Bugüne kadar
kaygının hep ürküten taraflarını okuduysanız ya da yaşadıysanız, bugün sizi
biraz gülümseteyim. Yüksek düzeyde kaygının yaşam kalitemizi düşürmesinin
aksine, belli oranda kaygının da hayatımıza kattığı olumlu yanları var. Yaşam enerjisi,
problem çözme becerileri, karar verme hızı, tedbir durumları ve hatta liderlik
yeteneğine etkisi… Kaygı, hepimizi olmasa da pek çoğumuzu aslında ışıldatıyor.
Şaşırdınız değil mi? Bugüne kadar stresin, kaygının aslında kötü bir şey olduğu
vurgulanırken, ben çıktım ve kaygı birçoğumuzda iyi bir şeydir diyorum. Arada
bir huni ile dolaşsam da bunu bir süredir okuduklarımdan derleyerek söylüyorum.
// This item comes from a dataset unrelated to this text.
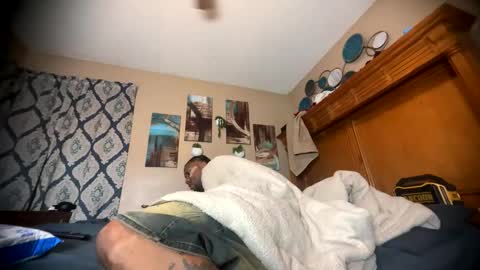sexy tatted king bbc online show from 05-06-26, 04:30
Yalnız özellikle vurgulamak istediğim bir durum var: burada bahsi geçen yüksek
düzeyde kaygı değil. Eğer hayatınızı etkileyecek düzeyde kaygılıysanız, bir
uzmandan destek almanızda fayda var.
Kaygı, günlük
hayatımızda bazen bize tehlike sinyalleri vererek, tehdit içeren durumlara
karşı uyarıcı bir özellik taşıyor. Böylece ortaya çıkan olumsuz koşullarla baş
edebilmemizi sağlıyor. Diyelim ki yolda yürürken biraz ilerde kavga eden
insanlar gördünüz, toplanan kalabalık, yükselen sesler size orada tehlikenin
boyutlarına dair ipuçları veriyor. Tehlikenin büyük olduğunu fark ettiğiniz
anda, yolunuzu değiştirmez misiniz? İşte gözle görünmez sorunlarda da kaygı
düzeyiniz devreye girerek sizi oradan uzaklaştırıyor. Ayrıca size zarar
verebilecek durumları da daha açık bir şekilde görmenizi sağlıyor. Kaygı
hissiyatımıza sağlık o zaman, değil mi?
Motivasyonu
besleyen nedenlerden biri de kaygı diyor değerli uzmanlar. Bir konu üzerinde
çalışmaya devam edebilmek, bir sorun oluştuğunda üstesinden gelebilmek için
çaba sarf edebilmek, tatlı kaygımız sayesinde oluyor. Bunu sadece hislerimizle
de yapmıyoruz üstelik! Hormonlarımız da devreye giriyor: Kaygı durumunda ortaya
çıkan fizyolojik belirtiler –kalp atışında hızlanma, gözbebeklerinin büyümesi,
nefes alış verişinde düzensizlik gibi – adrenalin hormonunun salgılanmasını
sağlıyor ve bu da bizi daha güçlü hale getiriyor. Yani bedenimiz de bize “daha
güçlü olup, savaşabilmen için destek timi devrede!” sinyali veriyor. Bunun yanı
sıra, endorfin, seretonin ve dopamin hormonları düzeyinde artışa sebep olarak,
sakin kalabilmemiz için bize uygun ortamı oluşturuyor. Böylece hayata dair
motive oluyor ve heyecanımızı koruyoruz.
İnsan
ilişkilerinde de şaşırtıcı etkilerle karşı karşıyız! Liderlik özelliği olan
insanların da kaygılı oldukları, üstelik bu sayede empati düzeyi daha yüksek,
dikkatli ve hızlı karar veren, harika problem çözücüler olarak işlerini
yönettikleri görülüyor. Tabi kaygılı insanların utanç duygusuna sahip olması,
diğer insanlara karşı güvenilir olduklarını da gösteriyor.
Gelelim en
önemli noktalardan birine: SINAV KAYGISI! Aşırı olmadığı sürece başarıyı
tetiklediğini ve başarısız olma ihtimalini ortadan kaldırdığını söylesem! Sınavlardan
önce kaygınızı sevin, çünkü sizi olası olumsuz durumlardan koruyacak. Pamuklara
sarıp “Ah sen ne sevimli şeymişsin kaygı.” dediniz mi içinizden? Rahatça
söyleyin ve gülümseyin, kaygının hayatınıza kattığı güzellikleri düşünün. Hayatımızı
renklendiren bu durum İngilizce “Eustress”, Türkçe Östres olarak ifade
ediliyor. Ben bu duruma “Sempatik Stres” demeyi tercih ettim kendimce.
Okuduklarımdan
yola çıkarak, benim de Sempatik Stres durumlarına eklemek istediklerim var.
Günlük hayatımızda, sabah uyandı
Dünyanın
düzeninin sağlıklı devam etmesi, doğanın dengesinin bozulmaması, enerjimizin,
heyecanımızın tükenmemesi için: YAŞASIN SEMPATİK STRES!